HSBC has admitted losing a disc containing the details of 370,000 of its customers.
The disc, which was password protected, contained names, dates of birth, life insurance details and information on smoking habits. It did not contain bank account details.
The Financial Services Authority is investigating the incident. It is not known at this time exactly how the disc went missing.
"The data disk lost by HSBC contains no address or bank account details for any customer and would therefore be of very limited, if any, use to criminals," said an HSBC spokeswoman.
"Nonetheless, HSBC would like to apologise to its life assurance customers for any concern this may cause. Each customer will be contacted shortly and a thorough investigation into this matter is underway."
The case is similar to data breaches at HM Revenue & Customs, the NHS, the Ministry of Defence and the Royal Navy.
Nick Lowe, regional director for Northern Europe at Check Point, said: "The disc was apparently password-protected, but this can be overcome fairly easily by an IT-literate person.

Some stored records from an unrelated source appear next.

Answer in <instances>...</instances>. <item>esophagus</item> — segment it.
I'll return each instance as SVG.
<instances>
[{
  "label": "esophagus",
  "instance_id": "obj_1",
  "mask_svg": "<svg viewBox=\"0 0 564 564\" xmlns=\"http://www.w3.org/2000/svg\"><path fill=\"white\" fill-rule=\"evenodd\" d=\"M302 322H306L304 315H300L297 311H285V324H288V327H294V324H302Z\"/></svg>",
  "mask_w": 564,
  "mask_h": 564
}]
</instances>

"In this sector, where information is highly sensitive, always-on strong encryption of data is the minimum protection that should be applied to laptops, discs and USB storage devices.
"Yet fewer than half of UK public and private companies have any data encryption deployed."
Lowe added that the Financial Services Authority has a track record of levying large fines on companies that fail to protect customer data, and that this should encourage better protection for sensitive public information.
"That protection should be fully automated to safeguard against these types of losses," he said.